**MATERIALS PROVIDED**
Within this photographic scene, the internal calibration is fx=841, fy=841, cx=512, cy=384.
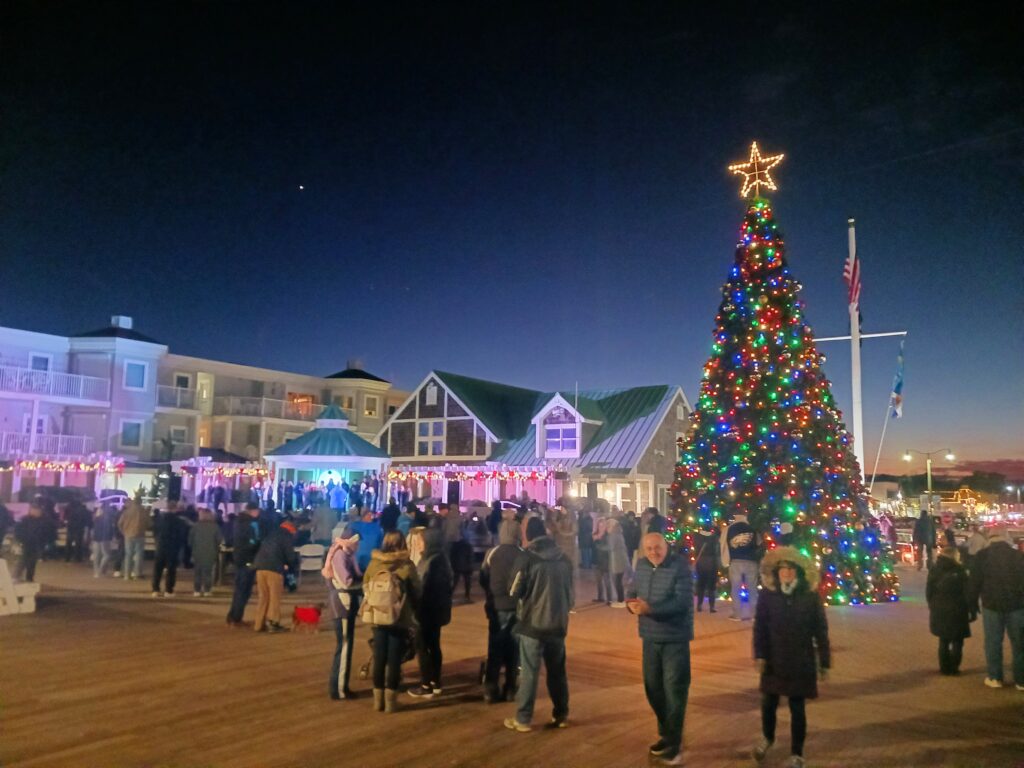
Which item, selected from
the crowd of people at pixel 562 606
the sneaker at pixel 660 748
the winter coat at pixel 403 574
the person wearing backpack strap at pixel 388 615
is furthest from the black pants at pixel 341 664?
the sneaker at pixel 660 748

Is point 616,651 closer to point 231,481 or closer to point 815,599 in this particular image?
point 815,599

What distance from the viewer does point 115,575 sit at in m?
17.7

**PROBLEM TO WORK ON**
Please copy out the rows from the line with "What distance from" up to and including the last line, swapping "viewer" for "camera" and leaving everything else unchanged.

**PROBLEM SOLUTION**
What distance from the camera does point 115,575 sit at in m?
17.7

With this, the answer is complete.